The linotype machine worked by releasing letter moulds from a magazine when the operator tapped the keys. It assembled them in a stick by mechanical means and a cast was then taken using molten metal from the crucible. The metal was a mixture of 85 per cent lead, 11 per cent tin and four per cent antimony
Mr Cordery said: "The metal meant there was always a very distinct smell in the typesetting room, and it was always very warm."
The Wharfedale press had by then given way to a Cossar, which was British-made. A second unit and a folder were added to the press to increase its capacity
Mr Cordery said: 'The Cossar press was quite different from presses as you understand them today.
'The paper was stationary when it took the impression because the type was flat and not on a cylinder."
He said of the Cossar: "It was reliable because it was simple by today's standards. We printed a 32-page paper but could add another eight to bring it to a maximum of 40. The press was still working in the early 1970s before photo-typesetting took over."
In the days when the paper only came out on a Friday, printing started at about 5pm on a Thursday night and went on until 10pm. Subsequently, some parts of the paper - like the property section - were printed earlier, but the night could still not be over until 2am.
Fridays were taken up with jobbing printing and the dirty job of recycling the lead used to make up the type.
By 1975 operating in the town centre had become increasingly difficult. The Midweek Gazette had begun in 1967 and the volume of work had increased with the expansion of the town.
So, when the paper moved to its current Pelton Road premises in Houndmills, a new British-made Goss Headliner press was incorporated into the building.
This was a different sort of press in which the paper was constantly moving and the impression was taken from a plate on a revolving cylinder.
Mr Cordery said: "With the Goss came the demise of hot metal. We went to computerised typesetting, which was fairly forward-looking in those days."
The process included "pasting up" cut-out parts of bromides which were sensitised sheets of paper bearing text. A film of the pasted-up page was then prepared and the plate was prepared from a special light-sensitive polymer which hardened enough to be used in printing.
This press was in place until 1990 when it was replaced with the web offset Rockwell Gazette press, which was made in France by an American company. This used a sensitised plate which would only accept ink where it was required.
Mr Cordery said: "This gave us access to colour for the first time. Before that, all we could do was put a green banner on the front page."
This stayed in place until 1998 when printing of The Gazette moved to the new purpose-built plant at Redbridge in Southampton.
This remarkable operation uses a Man Geoman press which can print 70,000 pages per hour and six million copies per week.
It is a 24/7 operation and has a contract to produce The Daily Mail, among other publications.
Alan Cranham, the Basingstoke pre-press manager for The Gazette, the Andover Advertiser and Salisbury Journal, said: "Even now, it is still pretty impressive when you see it. We are sending pages there by computer link every day apart from Monday and Saturday."
The vast Redbridge plant uses aluminium plates fitted to a cylinder, with eight pages per cylinder, and the staff monitor its working from a sound haven".
Mr Cranham added: "Ink has now got a lot better.

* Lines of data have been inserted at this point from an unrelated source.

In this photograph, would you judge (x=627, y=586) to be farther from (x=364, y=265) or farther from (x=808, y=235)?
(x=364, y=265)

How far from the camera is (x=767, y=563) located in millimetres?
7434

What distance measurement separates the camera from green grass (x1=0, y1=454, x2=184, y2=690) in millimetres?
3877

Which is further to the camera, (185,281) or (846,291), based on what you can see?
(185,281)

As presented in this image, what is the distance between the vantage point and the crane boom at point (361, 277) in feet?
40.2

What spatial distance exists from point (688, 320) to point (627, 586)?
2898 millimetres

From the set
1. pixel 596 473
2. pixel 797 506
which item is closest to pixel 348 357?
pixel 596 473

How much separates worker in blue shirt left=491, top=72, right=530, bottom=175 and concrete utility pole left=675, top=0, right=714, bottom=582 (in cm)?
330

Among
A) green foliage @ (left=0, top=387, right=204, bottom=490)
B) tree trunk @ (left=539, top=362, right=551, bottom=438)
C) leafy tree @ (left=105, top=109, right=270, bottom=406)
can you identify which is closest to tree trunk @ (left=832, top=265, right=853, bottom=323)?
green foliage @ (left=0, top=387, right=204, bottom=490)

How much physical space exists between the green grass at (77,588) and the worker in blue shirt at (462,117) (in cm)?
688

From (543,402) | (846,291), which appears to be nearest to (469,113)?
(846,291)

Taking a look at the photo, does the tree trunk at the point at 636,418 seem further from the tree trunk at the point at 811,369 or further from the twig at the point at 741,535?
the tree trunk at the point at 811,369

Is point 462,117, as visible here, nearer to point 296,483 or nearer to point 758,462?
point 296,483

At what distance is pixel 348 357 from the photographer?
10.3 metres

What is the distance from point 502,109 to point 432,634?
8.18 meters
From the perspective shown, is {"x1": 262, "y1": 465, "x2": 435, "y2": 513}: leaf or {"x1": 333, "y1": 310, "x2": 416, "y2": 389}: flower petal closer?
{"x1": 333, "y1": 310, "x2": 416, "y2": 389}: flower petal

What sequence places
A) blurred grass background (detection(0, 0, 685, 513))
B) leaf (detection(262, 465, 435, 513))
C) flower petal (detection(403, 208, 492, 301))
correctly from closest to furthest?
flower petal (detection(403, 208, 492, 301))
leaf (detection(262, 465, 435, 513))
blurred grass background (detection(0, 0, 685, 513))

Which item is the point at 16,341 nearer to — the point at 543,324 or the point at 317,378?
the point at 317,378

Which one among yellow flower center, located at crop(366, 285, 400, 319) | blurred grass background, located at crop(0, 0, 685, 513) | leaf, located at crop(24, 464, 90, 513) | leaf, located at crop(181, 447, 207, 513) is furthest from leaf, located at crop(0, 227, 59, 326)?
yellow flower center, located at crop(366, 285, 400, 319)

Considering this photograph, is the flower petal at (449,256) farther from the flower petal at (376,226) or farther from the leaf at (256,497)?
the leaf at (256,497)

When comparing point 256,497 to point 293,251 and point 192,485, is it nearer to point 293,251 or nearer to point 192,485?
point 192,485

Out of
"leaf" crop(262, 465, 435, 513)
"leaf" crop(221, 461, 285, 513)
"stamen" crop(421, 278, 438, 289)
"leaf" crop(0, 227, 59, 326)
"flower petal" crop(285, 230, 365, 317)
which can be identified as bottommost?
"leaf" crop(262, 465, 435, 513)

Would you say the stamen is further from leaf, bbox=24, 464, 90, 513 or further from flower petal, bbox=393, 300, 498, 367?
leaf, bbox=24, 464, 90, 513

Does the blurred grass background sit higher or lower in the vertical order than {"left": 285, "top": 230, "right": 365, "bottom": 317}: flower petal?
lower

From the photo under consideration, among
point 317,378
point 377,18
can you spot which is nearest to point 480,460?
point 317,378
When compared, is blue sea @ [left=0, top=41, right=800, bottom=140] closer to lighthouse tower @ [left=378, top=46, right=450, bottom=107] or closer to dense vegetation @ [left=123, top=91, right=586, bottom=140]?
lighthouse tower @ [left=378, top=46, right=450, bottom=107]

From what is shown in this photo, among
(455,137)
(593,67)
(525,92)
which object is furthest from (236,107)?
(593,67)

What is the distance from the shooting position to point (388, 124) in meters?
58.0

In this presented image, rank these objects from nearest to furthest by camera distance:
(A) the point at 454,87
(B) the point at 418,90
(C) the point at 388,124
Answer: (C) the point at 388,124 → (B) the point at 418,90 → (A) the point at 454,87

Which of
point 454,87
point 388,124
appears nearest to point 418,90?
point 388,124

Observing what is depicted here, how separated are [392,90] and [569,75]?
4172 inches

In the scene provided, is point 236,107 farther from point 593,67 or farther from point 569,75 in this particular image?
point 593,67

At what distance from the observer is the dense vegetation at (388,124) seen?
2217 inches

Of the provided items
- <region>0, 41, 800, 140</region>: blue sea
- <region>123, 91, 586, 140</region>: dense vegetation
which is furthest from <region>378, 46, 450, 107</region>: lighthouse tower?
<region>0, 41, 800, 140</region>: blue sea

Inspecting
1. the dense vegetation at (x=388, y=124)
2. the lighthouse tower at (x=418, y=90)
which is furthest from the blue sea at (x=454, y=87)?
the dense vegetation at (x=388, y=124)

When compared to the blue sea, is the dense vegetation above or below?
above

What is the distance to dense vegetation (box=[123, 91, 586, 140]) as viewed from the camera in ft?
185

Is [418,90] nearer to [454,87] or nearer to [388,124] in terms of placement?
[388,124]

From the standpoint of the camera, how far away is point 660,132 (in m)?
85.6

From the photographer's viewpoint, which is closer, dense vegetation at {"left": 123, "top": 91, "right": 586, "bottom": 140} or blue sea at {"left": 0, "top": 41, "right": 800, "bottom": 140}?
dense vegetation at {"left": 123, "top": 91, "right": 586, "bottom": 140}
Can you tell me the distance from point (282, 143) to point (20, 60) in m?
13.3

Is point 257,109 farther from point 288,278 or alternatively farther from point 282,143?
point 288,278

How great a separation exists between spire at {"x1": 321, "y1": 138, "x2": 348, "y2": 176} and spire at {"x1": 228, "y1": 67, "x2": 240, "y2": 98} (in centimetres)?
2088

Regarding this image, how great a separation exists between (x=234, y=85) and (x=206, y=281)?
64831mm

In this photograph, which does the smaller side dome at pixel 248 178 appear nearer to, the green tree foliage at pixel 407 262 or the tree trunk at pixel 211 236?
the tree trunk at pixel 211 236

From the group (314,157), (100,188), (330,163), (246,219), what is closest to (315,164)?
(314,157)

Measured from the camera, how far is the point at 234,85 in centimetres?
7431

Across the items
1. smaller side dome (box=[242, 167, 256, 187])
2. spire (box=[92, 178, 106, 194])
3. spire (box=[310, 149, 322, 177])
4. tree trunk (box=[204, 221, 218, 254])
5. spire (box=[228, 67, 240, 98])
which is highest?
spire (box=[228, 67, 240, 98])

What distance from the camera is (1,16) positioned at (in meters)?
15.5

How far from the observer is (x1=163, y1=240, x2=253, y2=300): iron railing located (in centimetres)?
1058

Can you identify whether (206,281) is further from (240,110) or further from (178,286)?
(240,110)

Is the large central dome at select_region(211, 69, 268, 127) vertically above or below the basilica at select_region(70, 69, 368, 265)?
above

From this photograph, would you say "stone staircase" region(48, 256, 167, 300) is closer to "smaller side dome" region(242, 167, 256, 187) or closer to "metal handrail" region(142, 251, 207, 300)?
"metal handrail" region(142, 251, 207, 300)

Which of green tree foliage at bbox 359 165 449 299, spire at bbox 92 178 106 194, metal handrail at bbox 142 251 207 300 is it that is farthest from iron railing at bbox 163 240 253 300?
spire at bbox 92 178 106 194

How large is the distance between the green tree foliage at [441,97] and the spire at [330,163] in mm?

It used to be paraffin-based, but now it dries more quickly and is absorbed a lot better."
He said printing the paper is a lot of work, explaining: "With something like our Friday Gazette, you have a huge volume of colour and a fairly short run. They call it 'The Log' at Redbridge because it is so thick and so much work."
The times have clearly changed for the way the newspaper is produced. But, just as it was 125 years ago, the deadlines have to be strictly adhered to week in, week out.